Is that the problem with Australia?
If we focus on the arts, it does not matter which art form you look at, the presence of not just men overriding the conversation, but masculinity as its central subject seems to represent our way of life and our thinking.
That famous photo which Max Dupain took of his friend resting on a beach, is held up as the quintessential view of Australianness. How different would the view of Australia be if that “iconic” image by Dupain had been a woman? Like this one of Dupain’s. Untitled (woman on beach) Why doesn’t this image represent Australianness?
Why are men still central to our perception of ourselves?
Women don’t need to be the centre of how our arts and society is structured. Neither do men: but men are.
If we think it’s only a matter of time before the imbalance between male and female representation is equaled out, when is that time going to come? And, why aren’t we progressing towards that change? Unfortunately, the answer is all too clear — men are holding equality back.
Is it all just cultural?
Yes, it is. And, we have built our culture, no one else has. Australians did not adopt our culture; we developed into the patriarchal society we are. It flows on to everything, especially in the arts.
If you think about the artworks that represent Australia, what are they? Are they the images of Tom Roberts, Shearing the Rams, Frederick McCubbin, Down on His Luck, or any of the Sidney Nolan paintings of Ned Kelly?
And Australian music, what are the images that represent Australian music? Men at Work, Down Under, Slim Dusty, A Pub with no Beer or AC/DC, It’s a Long Way to the Top?

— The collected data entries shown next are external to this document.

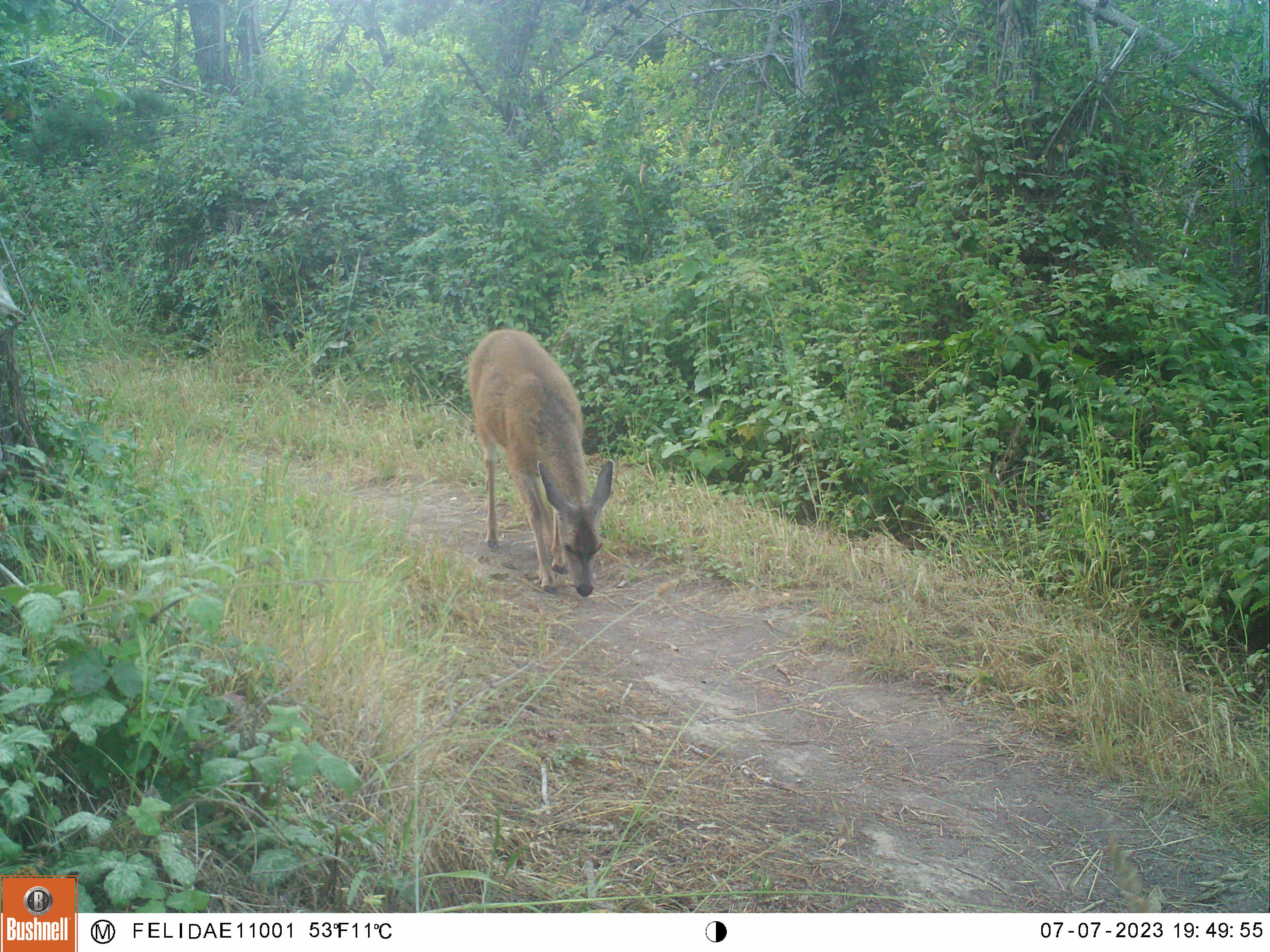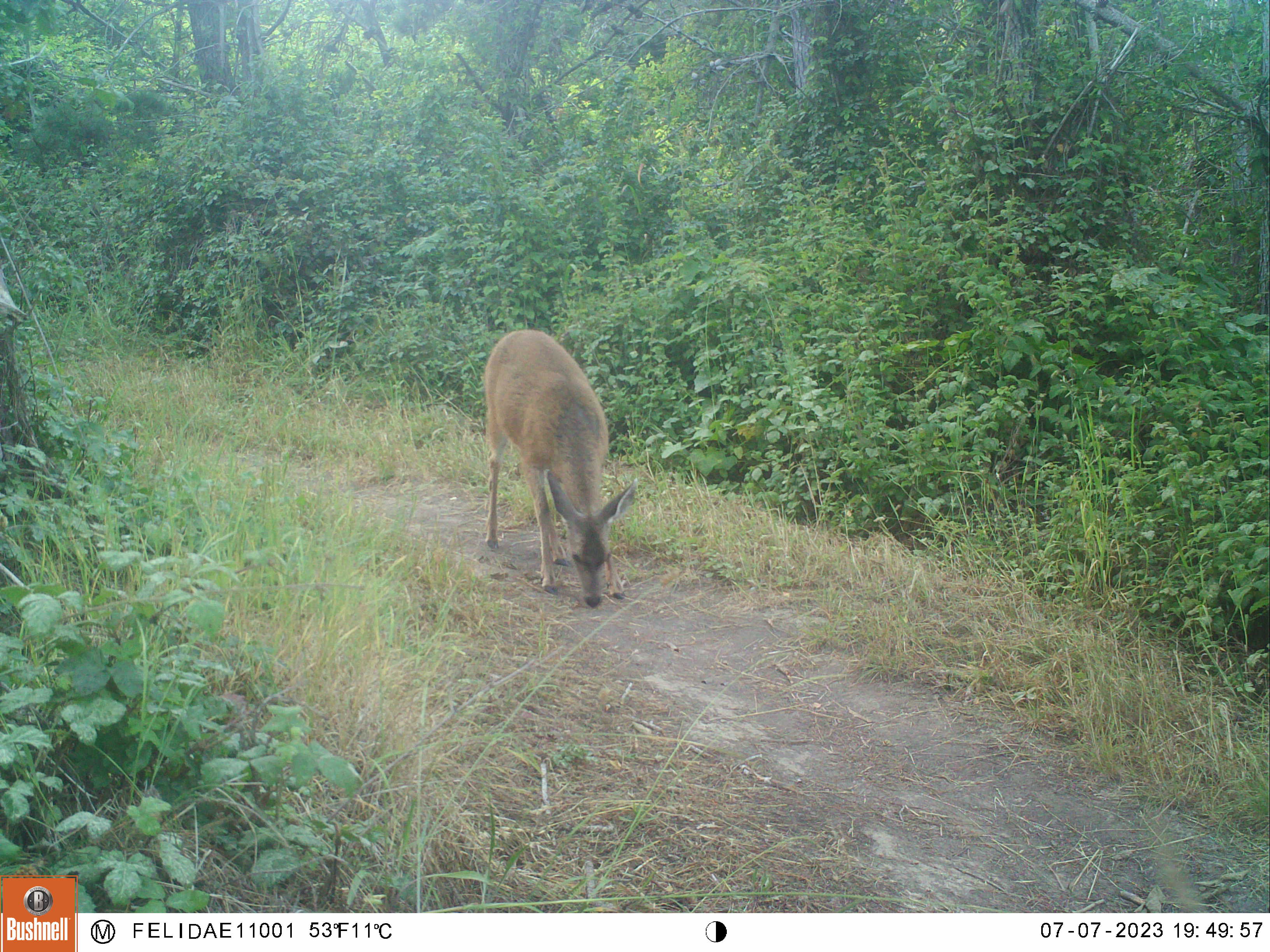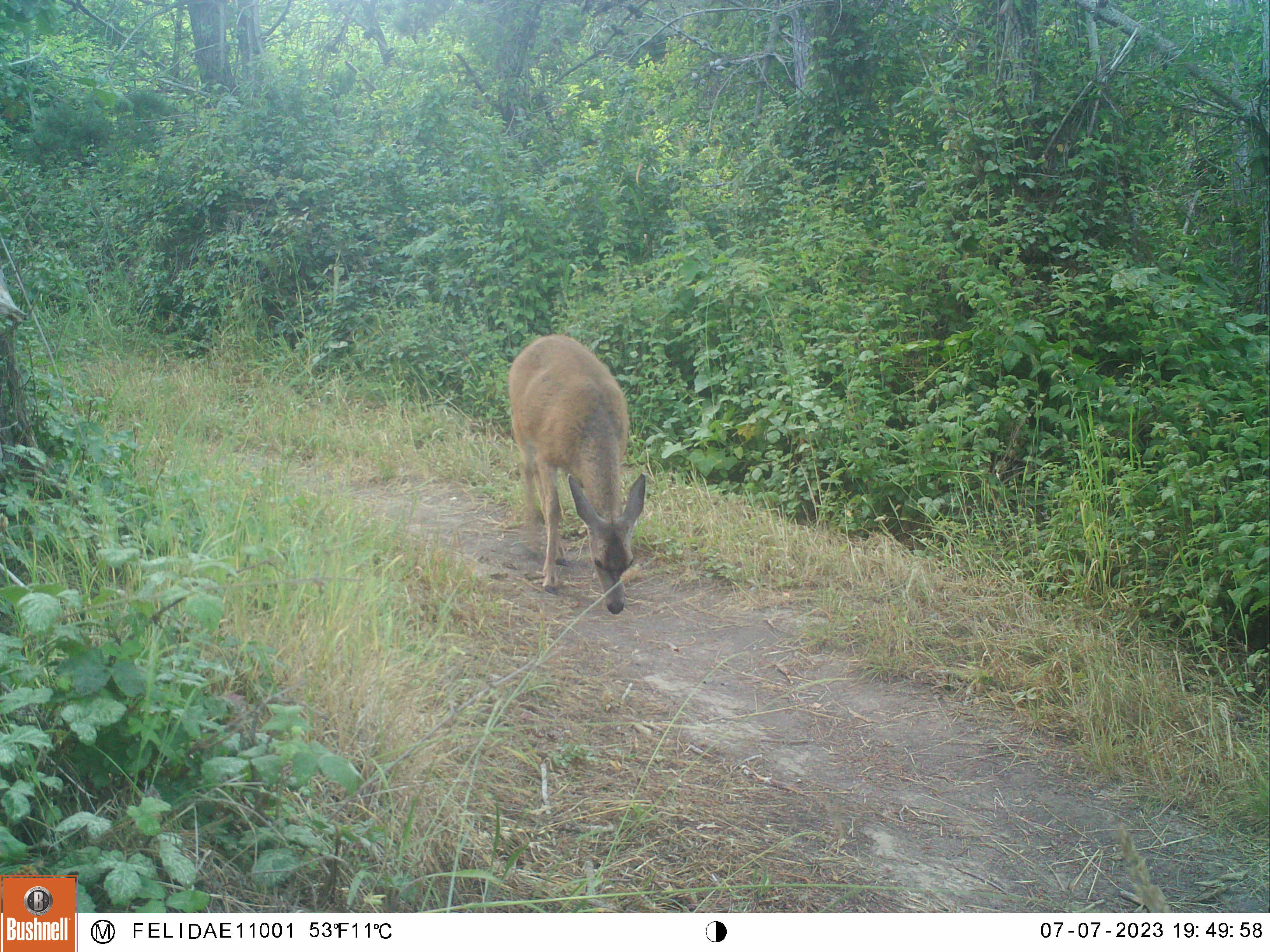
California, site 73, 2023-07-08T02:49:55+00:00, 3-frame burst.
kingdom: Animalia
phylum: Chordata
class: Mammalia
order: Artiodactyla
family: Cervidae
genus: Odocoileus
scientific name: Odocoileus hemionus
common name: mule deer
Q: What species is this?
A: Mule deer (Odocoileus hemionus).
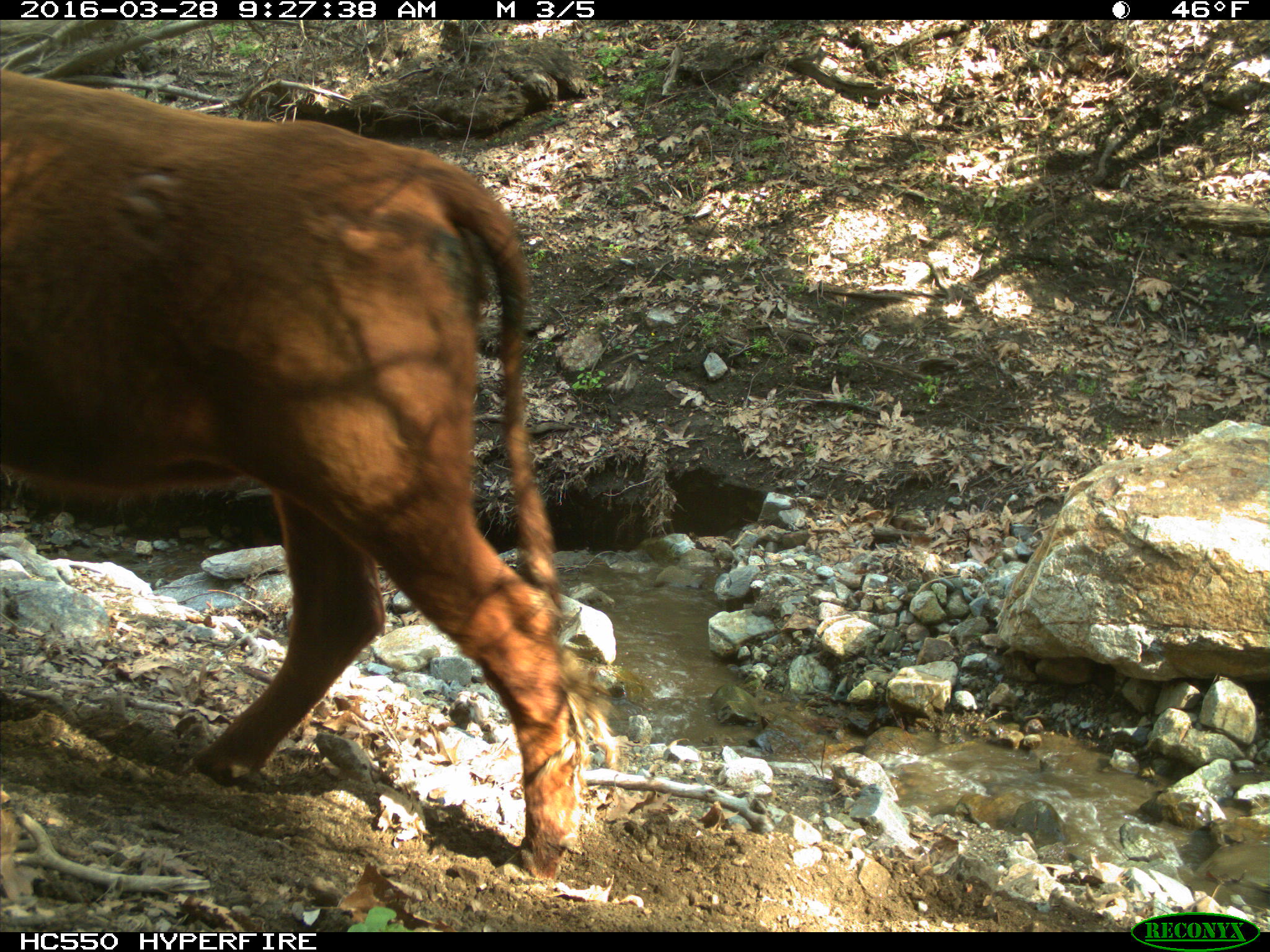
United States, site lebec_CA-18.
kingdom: Animalia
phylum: Chordata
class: Mammalia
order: Artiodactyla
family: Bovidae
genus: Bos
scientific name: Bos taurus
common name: domestic cow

The list of the artists and the art that represents Australia is a long list of masculine images created by males.
Is it changing?
By the looks of some many young men sporting their Ned Kelly beards, and the lack of female representation in the Federal Liberal Government, you’d think we are becoming more masculine.
Former Prime Minister Julia Gillard, and a few others are making inroads into creating awareness and fixing the gender imbalance in Australia. Don’t be bullied into not calling sexism out. But, someone needs to be standing up to the arts industry to address this problem. People in the arts are doing little to change the perception and presentation of our male dominated culture.
We need a strong male voice saying what Gillard and others are saying. We need more male figures of authority standing up to help lead the change. Who will it be?